ITEM 3. 	SOURCES AND AMOUNT OF FUNDS OR OTHER 
CONSIDERATION:

Item 3 is amended by adding the following paragraph.

      Pursuant to the terms of the Certificate of Designation, the 1,500 
shares of Series B Preferred Stock held in the aggregate by the Funds were 
redeemed by the Company on December 9, 2004.  As of such date, each share 
of Series B Preferred Stock was convertible into that number of shares of 
Common Stock obtained by dividing the conversion value of the shares of 
Series B Preferred Stock to be converted ($1,000 plus accrued and unpaid 
dividends of $467.91) by $3.0571, each as of December 9, 2004.  As a result 
of such redemption, the Funds no longer beneficially own, as of the date 
hereof, 720,246 shares in the aggregate of Common Stock issuable upon such 
conversion.  More specifically, as a result of the redemption of the Series B 
Preferred Stock, the Fund no longer may be deemed the beneficial owner of 
120,041 shares of Common Stock; DDJ Canadian no longer may be deemed 
the beneficial owner of 360,123 shares of Common Stock; and the Account 
no longer may be deemed the beneficial owner of 240,082 shares of Common 
Stock, each as previously reported.  Such shares are accordingly not included 
in the amounts shown in this filing.

      Furthermore, certain warrants (the Warrants) held by the Funds that 
may have been exercised to acquire an aggregate of 300,000 shares of 
Common Stock expired unexercised in accordance with their terms on 
December 9, 2004.  The initial exercise price for the Warrants was $6.7425 
per share.  More specifically, Warrants to acquire 50,000 shares of Common 
Stock held by the Fund expired unexercised; Warrants to acquire 150,000 
shares of Common Stock held by DDJ Canadian expired unexercised; and 
Warrants to acquire 100,000 shares of Common Stock held by the Account 
expired unexercised.  As the Warrants, prior to their expiration, could have 
been exercised by the Funds at any time, the Funds in the aggregate were 
deemed to beneficially own the 300,000 shares of Common Stock issuable 
upon the exercise of the Warrants.  Such shares of Common Stock are 
accordingly not included in the amounts shown in this filing.

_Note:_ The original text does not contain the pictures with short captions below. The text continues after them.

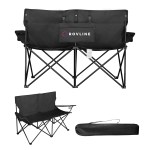 Double Take Folding Chair For Two 1 Double Take Folding Chair For Two 1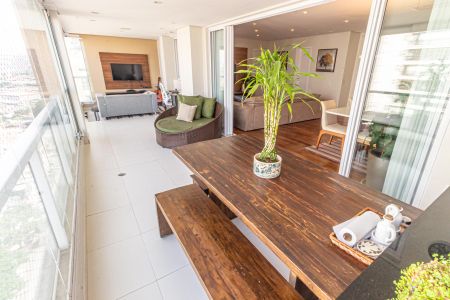 Varanda de apartamento à venda com 3 quartos, 146m² em Parque da Mooca, São Paulo
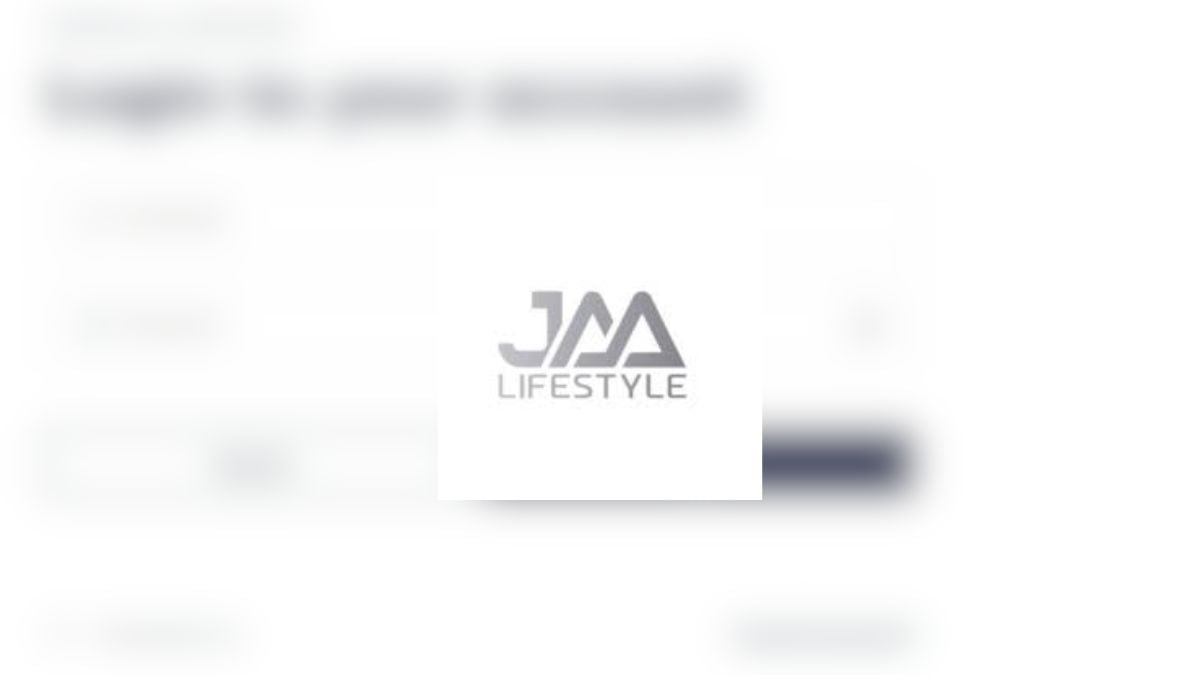 jaa lifestyle login-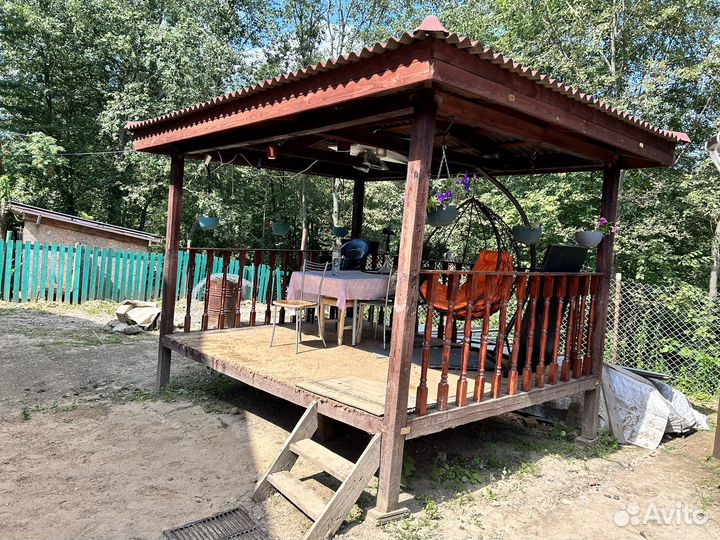 Беседка бу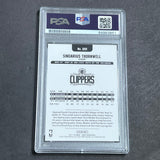 2017-18 NBA Hoops #250 Sindarius Thornwell Signed Card AUTO PSA Slabbed RC Clippers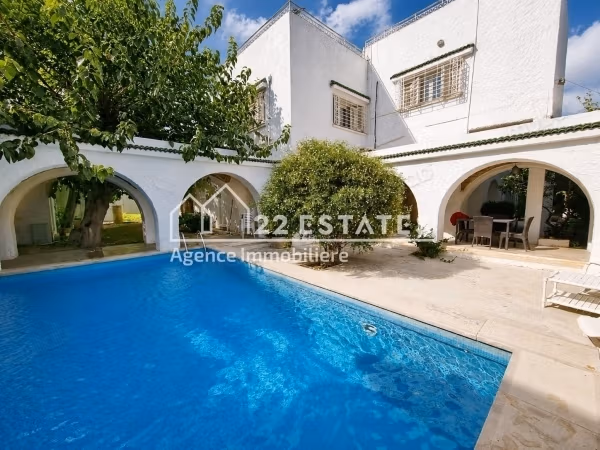 À vendre – villa d’architecte d’exception à cartha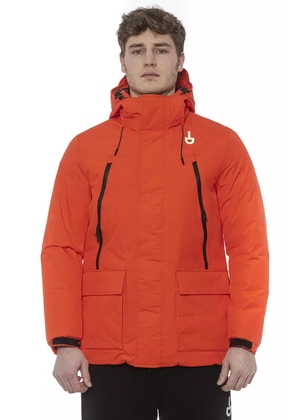 Tond Red Polyester Men's Jacket - L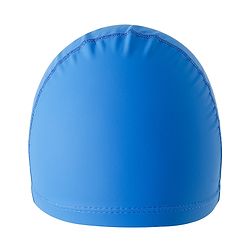 Babyhug Swimming Cap With Car & Animal Print - Blue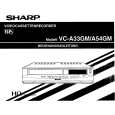 SHARP VC-A33GM Owner's Manual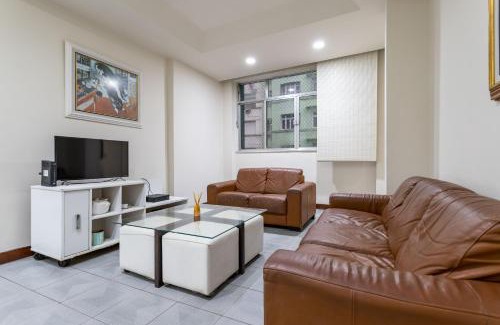 Leme Apartamento | Fantástica Atlântica - 4 Quartos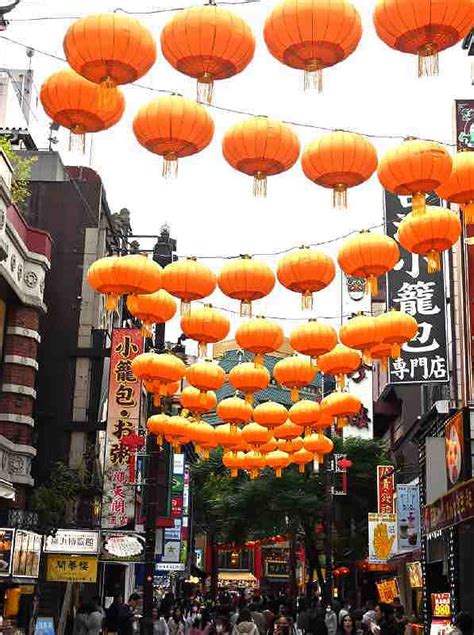 Yokohama: Lantern festival lights up Chinatown - The Japan News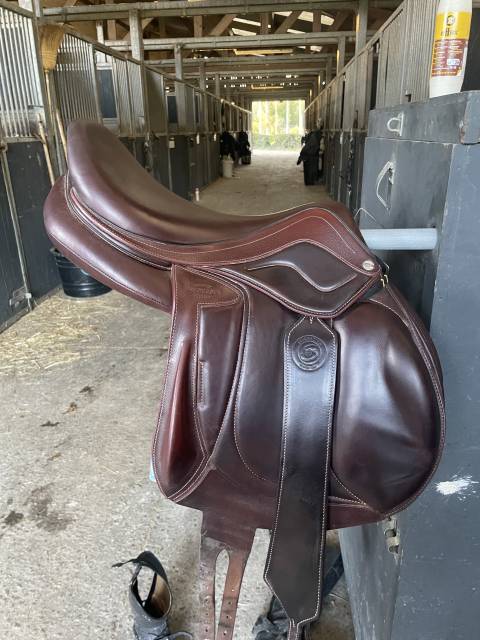 Sella mista Devoucoux  17.5" - 2022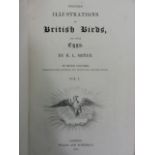 Meyer's British Birds containing coloured illustrations of British birds and their eggs by H L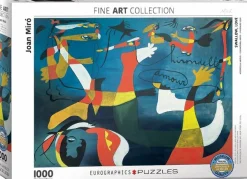 Eurographics Miro Joan - Joan Miro - Hirondelle Amour* Art|De 1 000 Pièces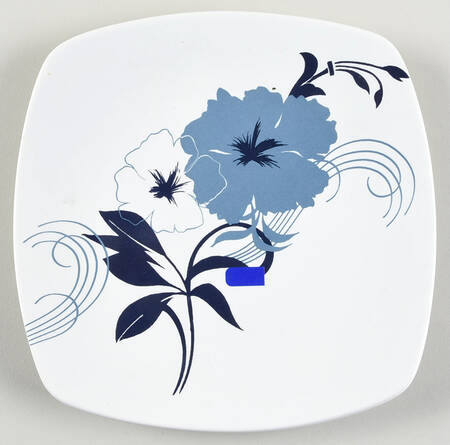 Leilani Salad Plate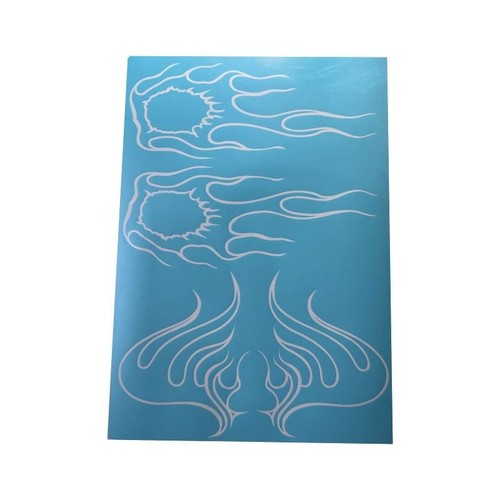 Airbrush stencil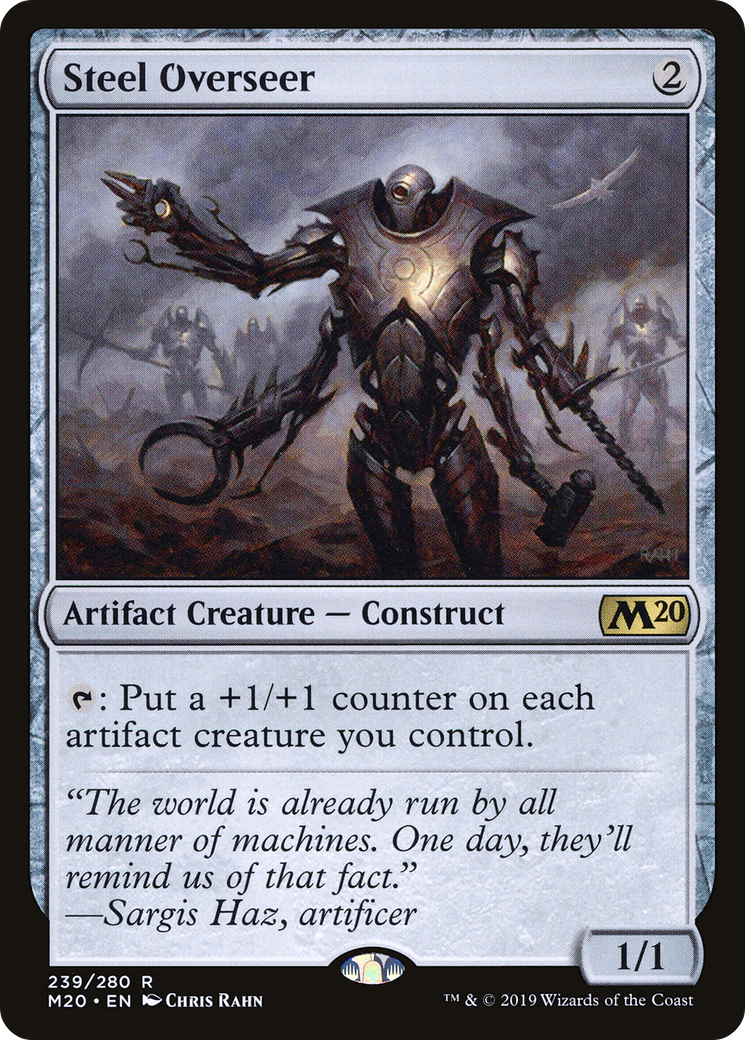 Steel Overseer [Core Set 2020]-1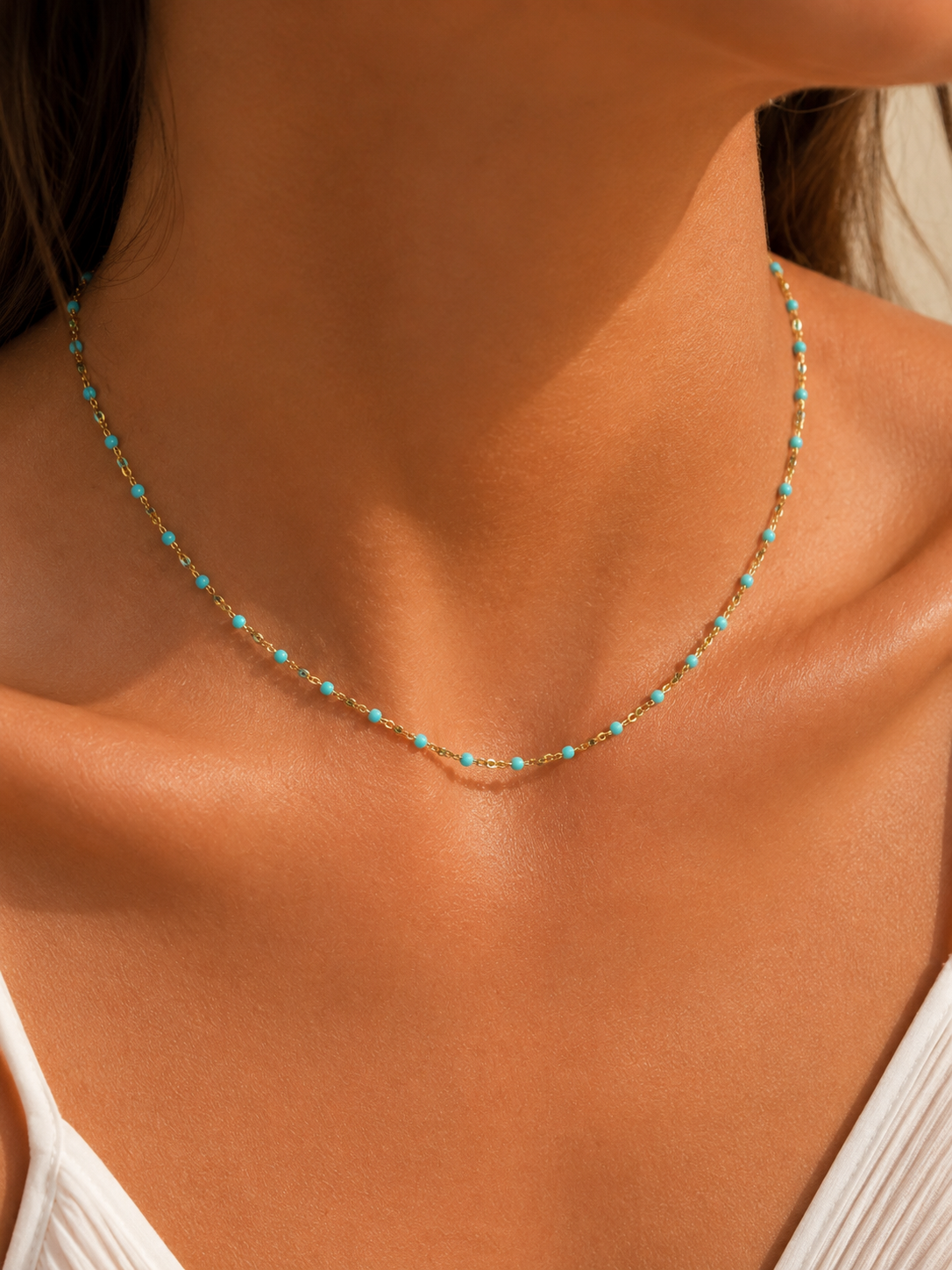 Luméa- Collier  Azura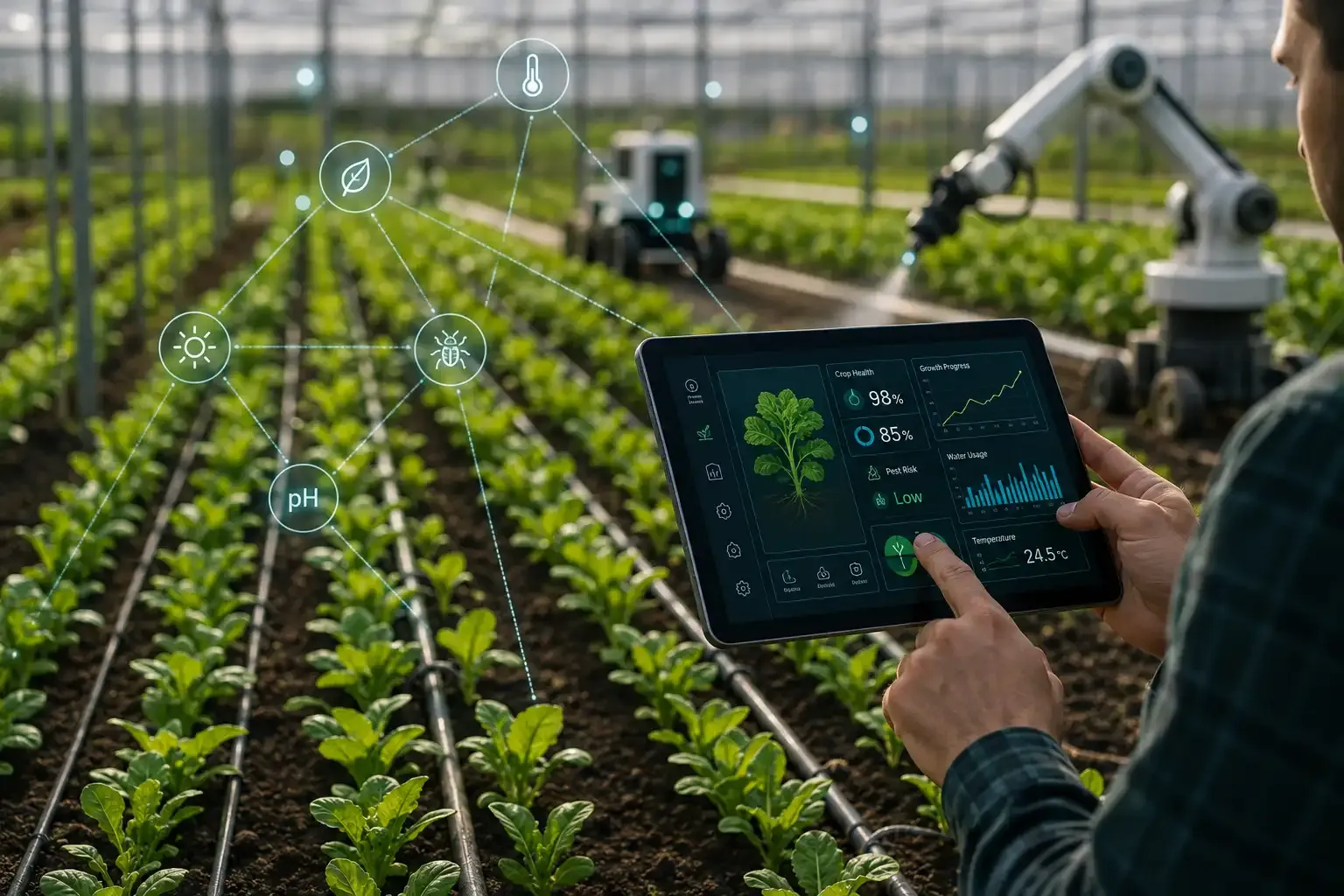 AI in Agriculture , Greenhouse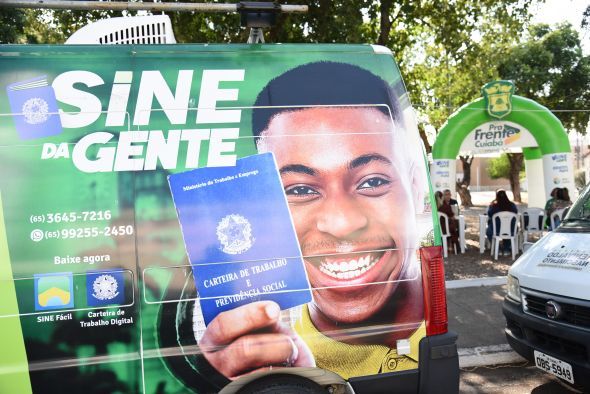 Prefeitura de Cuiab | 230 vagas de emprego so ofertadas pelo Sine Municipal nesta tera-feira (16); remuneraes chegam a R$4 mil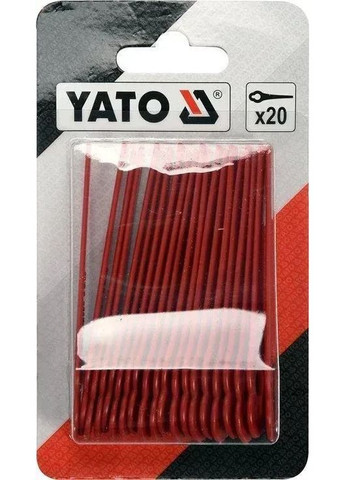 Триммер аккумуляторный (без аккум): Li-Ion 18В, шир покоса-24 см, жилка Ø=1.6мм и пласт. ножи-20 YT-85015 YATO (365330199)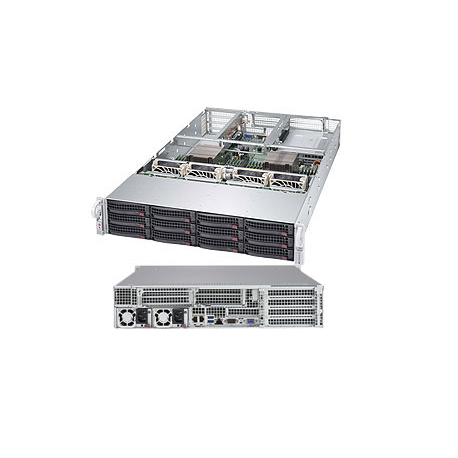 Supermicro SuperServer 2U SYS-6028U-TRT+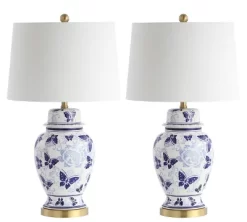 Hana Tbale Lamp (Set Of 2) - Safavieh -Lighting Specialty Shop GUEST 069e66ea 5609 4212 8b2f 59bedcd88425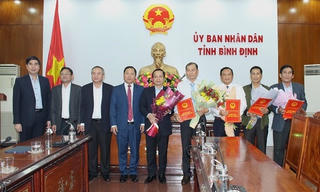 Bình Định điều động, bổ nhiệm, phân công nhiều cán bộ chủ chốt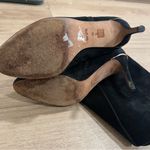 Coach  Roma Black Tall Suede Heeled Knee High Boot Leather Size 10 Photo 8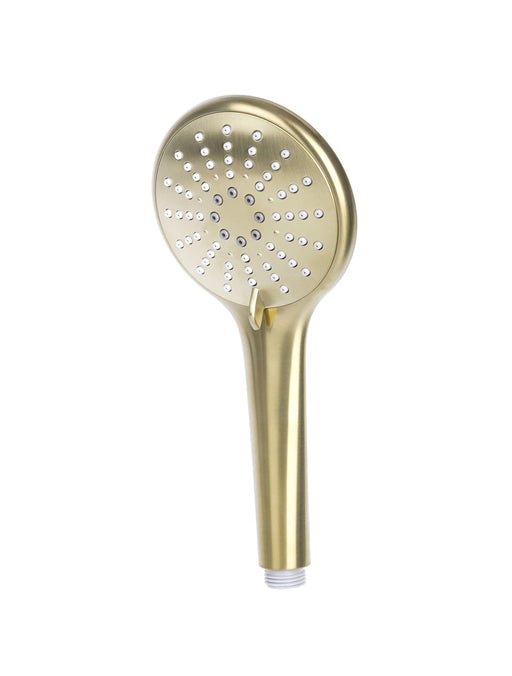 Round Hand Shower Three-Function - Tiger Bronze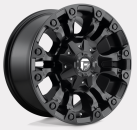 Vapor Mattschwarz 17x9 5x4,5 5x5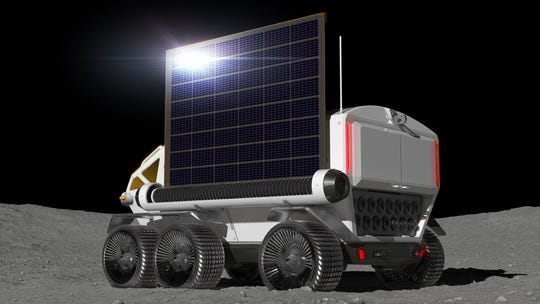 While the vehicle is still at the idea stage, JAXA and Toyota have released specifications for the pressurized lunar rover.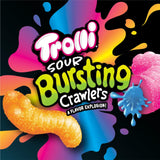 Trolli Sour Bursting Crawlers, 4.25 Ounce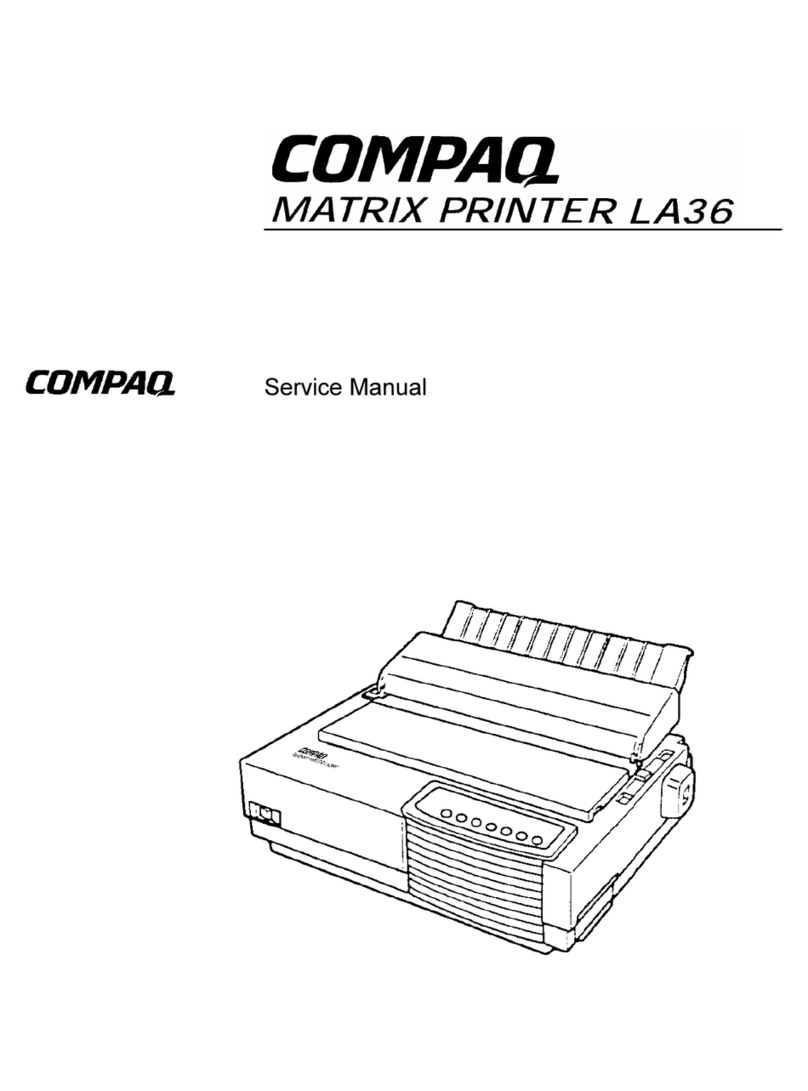 Compaq LA36 Service manual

ITEM 5.	INTEREST IN SECURITIES OF ISSUER:

	Paragraph (a) in Item 5 is deleted in its entirety and amended as set 
forth below.

	(a)	As of the date hereof, B III-A Capital Partners, L.P. owns, and 
GP III-A, LLC and DDJ beneficially own, as general partner and investment 
manager, respectively of B III-A Capital Partners, L.P., 342,994 Shares or 
approximately 3.02% of the Company.  DDJ, as investment manager to the 
Account, may be deemed to beneficially own 685,976 Shares, or 
approximately 5.98% of the outstanding Shares of the Company.  DDJ, as 
investment advisor to DDJ Canadian, may be deemed to beneficially own 
1,028,968 Shares, or approximately 8.87% of the outstanding Shares of the 
Company.  Accordingly, in the aggregate, DDJ may be deemed to be the 
beneficial owner of 1,628,969 Shares, or approximately 17.21% of the 
outstanding Shares of the Company.






SCHEDULE 13D
CUSIP NO. 59159Q107	PAGE 6 OF 6 PAGES


Signature:
========

	After reasonable inquiry and to the best of my knowledge and belief, I 
certify that the information set forth in this statement is true, complete and 
correct.


DDJ CAPITAL MANAGEMENT, LLC


By:	/s/ Wendy Schnipper Clayton
	-----------------------------------------
	Wendy Schnipper Clayton
	Attorney-in-Fact*


* Limited Power of Attorney filed with the SEC on July 29, 1998 with 
Frontier Airlines Schedule 13D Frontier Airlines Inc.